== Entries ==
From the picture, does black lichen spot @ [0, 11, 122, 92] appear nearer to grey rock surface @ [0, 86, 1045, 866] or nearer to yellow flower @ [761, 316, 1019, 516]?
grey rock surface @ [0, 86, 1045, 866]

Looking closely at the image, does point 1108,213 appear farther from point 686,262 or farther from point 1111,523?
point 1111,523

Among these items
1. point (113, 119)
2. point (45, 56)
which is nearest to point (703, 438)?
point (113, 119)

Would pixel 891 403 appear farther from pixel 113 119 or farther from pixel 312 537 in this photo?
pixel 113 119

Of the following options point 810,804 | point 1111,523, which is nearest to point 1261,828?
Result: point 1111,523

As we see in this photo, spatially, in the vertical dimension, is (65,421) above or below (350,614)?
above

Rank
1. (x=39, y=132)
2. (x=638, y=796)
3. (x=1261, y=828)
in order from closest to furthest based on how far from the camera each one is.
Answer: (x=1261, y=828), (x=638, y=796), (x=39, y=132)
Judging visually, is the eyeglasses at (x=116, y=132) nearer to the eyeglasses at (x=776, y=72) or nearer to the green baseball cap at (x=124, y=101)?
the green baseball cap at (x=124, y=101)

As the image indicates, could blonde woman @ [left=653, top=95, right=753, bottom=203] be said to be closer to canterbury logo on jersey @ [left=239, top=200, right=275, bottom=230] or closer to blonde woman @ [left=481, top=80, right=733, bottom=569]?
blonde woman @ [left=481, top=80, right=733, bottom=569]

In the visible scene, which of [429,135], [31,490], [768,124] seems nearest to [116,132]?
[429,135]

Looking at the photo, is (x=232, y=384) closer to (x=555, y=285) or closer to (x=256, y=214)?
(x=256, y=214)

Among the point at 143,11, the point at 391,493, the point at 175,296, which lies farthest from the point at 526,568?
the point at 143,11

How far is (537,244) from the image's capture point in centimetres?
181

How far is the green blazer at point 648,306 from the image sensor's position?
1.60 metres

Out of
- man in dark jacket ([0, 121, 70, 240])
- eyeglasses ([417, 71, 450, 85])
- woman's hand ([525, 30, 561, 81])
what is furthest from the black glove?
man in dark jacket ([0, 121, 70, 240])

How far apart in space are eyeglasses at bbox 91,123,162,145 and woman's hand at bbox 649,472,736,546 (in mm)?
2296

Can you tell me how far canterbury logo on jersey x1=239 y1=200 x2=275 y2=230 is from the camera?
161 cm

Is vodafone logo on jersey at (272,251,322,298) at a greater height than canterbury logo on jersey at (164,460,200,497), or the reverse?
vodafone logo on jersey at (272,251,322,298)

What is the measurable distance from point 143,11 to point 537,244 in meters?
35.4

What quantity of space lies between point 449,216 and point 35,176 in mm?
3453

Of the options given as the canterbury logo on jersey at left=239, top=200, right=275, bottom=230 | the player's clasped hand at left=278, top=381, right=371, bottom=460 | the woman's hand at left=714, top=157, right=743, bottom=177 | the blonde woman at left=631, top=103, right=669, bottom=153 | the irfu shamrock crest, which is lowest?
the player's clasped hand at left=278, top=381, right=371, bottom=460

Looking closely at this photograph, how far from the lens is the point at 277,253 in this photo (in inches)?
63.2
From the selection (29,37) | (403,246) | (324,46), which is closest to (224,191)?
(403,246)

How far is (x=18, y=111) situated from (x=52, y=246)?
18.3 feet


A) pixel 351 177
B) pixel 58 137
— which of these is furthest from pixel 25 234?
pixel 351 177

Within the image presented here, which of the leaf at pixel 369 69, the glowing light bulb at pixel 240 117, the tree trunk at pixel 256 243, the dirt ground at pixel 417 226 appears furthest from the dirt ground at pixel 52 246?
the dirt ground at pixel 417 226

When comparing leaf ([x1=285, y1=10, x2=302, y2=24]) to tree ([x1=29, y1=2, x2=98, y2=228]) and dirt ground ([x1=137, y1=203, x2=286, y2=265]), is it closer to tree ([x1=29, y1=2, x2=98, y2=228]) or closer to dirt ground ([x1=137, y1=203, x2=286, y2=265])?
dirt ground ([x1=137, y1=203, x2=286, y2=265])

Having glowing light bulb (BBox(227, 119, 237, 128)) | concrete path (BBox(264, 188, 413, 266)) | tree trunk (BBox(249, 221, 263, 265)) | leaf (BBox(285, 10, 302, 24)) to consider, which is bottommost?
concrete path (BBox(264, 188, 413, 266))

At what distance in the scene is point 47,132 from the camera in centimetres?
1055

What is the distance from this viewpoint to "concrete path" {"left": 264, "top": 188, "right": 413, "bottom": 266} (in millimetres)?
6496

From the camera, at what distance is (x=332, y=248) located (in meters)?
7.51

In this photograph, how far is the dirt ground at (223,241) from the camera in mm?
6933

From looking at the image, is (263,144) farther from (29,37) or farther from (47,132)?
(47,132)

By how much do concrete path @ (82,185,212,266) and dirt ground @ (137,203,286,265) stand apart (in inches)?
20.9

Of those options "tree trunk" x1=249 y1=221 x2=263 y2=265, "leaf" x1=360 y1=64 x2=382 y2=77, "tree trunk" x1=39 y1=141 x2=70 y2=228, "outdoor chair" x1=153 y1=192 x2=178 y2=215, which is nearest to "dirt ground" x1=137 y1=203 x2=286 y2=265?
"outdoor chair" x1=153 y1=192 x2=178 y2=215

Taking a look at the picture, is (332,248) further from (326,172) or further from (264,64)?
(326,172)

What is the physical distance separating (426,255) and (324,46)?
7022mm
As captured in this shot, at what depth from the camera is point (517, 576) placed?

== To do ==
Please copy every one of the rows above word for word, with no changes.

== Response to the exercise ==
From the picture, does black lichen spot @ [0, 11, 122, 92] appear nearer to grey rock surface @ [0, 86, 1045, 866] or nearer to yellow flower @ [761, 316, 1019, 516]?
grey rock surface @ [0, 86, 1045, 866]

Looking closely at the image, does point 1108,213 appear farther from point 686,262 or farther from point 1111,523?
point 1111,523

Among these items
1. point (113, 119)
2. point (45, 56)
which is nearest to point (703, 438)?
point (113, 119)

Would pixel 891 403 appear farther from pixel 113 119 or farther from pixel 312 537 in this photo?
pixel 113 119

Of the following options point 810,804 | point 1111,523, which is nearest to point 1261,828?
Result: point 1111,523

As we see in this photo, spatially, in the vertical dimension, is (65,421) above or below (350,614)?
above

Rank
1. (x=39, y=132)
2. (x=638, y=796)
3. (x=1261, y=828)
in order from closest to furthest based on how far from the camera each one is.
Answer: (x=1261, y=828), (x=638, y=796), (x=39, y=132)
Judging visually, is the eyeglasses at (x=116, y=132) nearer to the eyeglasses at (x=776, y=72) or nearer to the green baseball cap at (x=124, y=101)?
the green baseball cap at (x=124, y=101)

As the image indicates, could blonde woman @ [left=653, top=95, right=753, bottom=203] be said to be closer to canterbury logo on jersey @ [left=239, top=200, right=275, bottom=230] or closer to blonde woman @ [left=481, top=80, right=733, bottom=569]?
blonde woman @ [left=481, top=80, right=733, bottom=569]

In the visible scene, which of [429,135], [31,490], [768,124] seems nearest to [116,132]?
[429,135]

Looking at the photo, is (x=232, y=384) closer to (x=555, y=285) or closer to (x=256, y=214)?
(x=256, y=214)

Among the point at 143,11, the point at 391,493, the point at 175,296, which lies farthest from the point at 526,568?
the point at 143,11

How far is (537,244) from the image's capture point in centimetres?
181

How far is the green blazer at point 648,306 from the image sensor's position?
1.60 metres

Out of
- man in dark jacket ([0, 121, 70, 240])
- eyeglasses ([417, 71, 450, 85])
- woman's hand ([525, 30, 561, 81])
what is furthest from the black glove?
man in dark jacket ([0, 121, 70, 240])

How far apart in space are eyeglasses at bbox 91,123,162,145 and woman's hand at bbox 649,472,736,546 (in mm)?
2296

Can you tell me how far canterbury logo on jersey x1=239 y1=200 x2=275 y2=230 is from the camera?
161 cm

Is vodafone logo on jersey at (272,251,322,298) at a greater height than canterbury logo on jersey at (164,460,200,497), or the reverse?
vodafone logo on jersey at (272,251,322,298)

What is the measurable distance from point 143,11 to point 537,244 in meters?
35.4

What quantity of space lies between point 449,216 and point 35,176 in mm?
3453

Of the options given as the canterbury logo on jersey at left=239, top=200, right=275, bottom=230 | the player's clasped hand at left=278, top=381, right=371, bottom=460 | the woman's hand at left=714, top=157, right=743, bottom=177 | the blonde woman at left=631, top=103, right=669, bottom=153 | the irfu shamrock crest, which is lowest?
the player's clasped hand at left=278, top=381, right=371, bottom=460

Looking closely at this photograph, how far from the lens is the point at 277,253 in this photo (in inches)?
63.2
From the selection (29,37) | (403,246) | (324,46), which is closest to (224,191)?
(403,246)

How far is (x=18, y=111) situated from (x=52, y=246)?
18.3 feet


A) pixel 351 177
B) pixel 58 137
— which of these is furthest from pixel 25 234?
pixel 351 177

Within the image presented here, which of the leaf at pixel 369 69, the glowing light bulb at pixel 240 117, the tree trunk at pixel 256 243, the dirt ground at pixel 417 226 appears furthest from the dirt ground at pixel 52 246?
the dirt ground at pixel 417 226

When comparing leaf ([x1=285, y1=10, x2=302, y2=24]) to tree ([x1=29, y1=2, x2=98, y2=228]) and dirt ground ([x1=137, y1=203, x2=286, y2=265]), is it closer to tree ([x1=29, y1=2, x2=98, y2=228]) or closer to dirt ground ([x1=137, y1=203, x2=286, y2=265])?
dirt ground ([x1=137, y1=203, x2=286, y2=265])

Having glowing light bulb (BBox(227, 119, 237, 128)) | concrete path (BBox(264, 188, 413, 266)) | tree trunk (BBox(249, 221, 263, 265)) | leaf (BBox(285, 10, 302, 24)) to consider, which is bottommost?
concrete path (BBox(264, 188, 413, 266))

At what distance in the scene is point 47,132 from the camera in centimetres?
1055

What is the distance from this viewpoint to "concrete path" {"left": 264, "top": 188, "right": 413, "bottom": 266} (in millimetres)?
6496

From the camera, at what distance is (x=332, y=248) located (in meters)?
7.51

In this photograph, how far is the dirt ground at (223,241) from the camera in mm?
6933

From looking at the image, is (263,144) farther from (29,37) or farther from (47,132)?
(47,132)

By how much do concrete path @ (82,185,212,266) and dirt ground @ (137,203,286,265) stand apart (in inches)?
20.9

Of those options "tree trunk" x1=249 y1=221 x2=263 y2=265, "leaf" x1=360 y1=64 x2=382 y2=77, "tree trunk" x1=39 y1=141 x2=70 y2=228, "outdoor chair" x1=153 y1=192 x2=178 y2=215, which is nearest to "dirt ground" x1=137 y1=203 x2=286 y2=265?
"outdoor chair" x1=153 y1=192 x2=178 y2=215

Taking a look at the picture, is (332,248) further from (326,172) or further from (264,64)?
(326,172)

What is the physical distance separating (426,255) and (324,46)?
7022mm
As captured in this shot, at what depth from the camera is point (517, 576) placed?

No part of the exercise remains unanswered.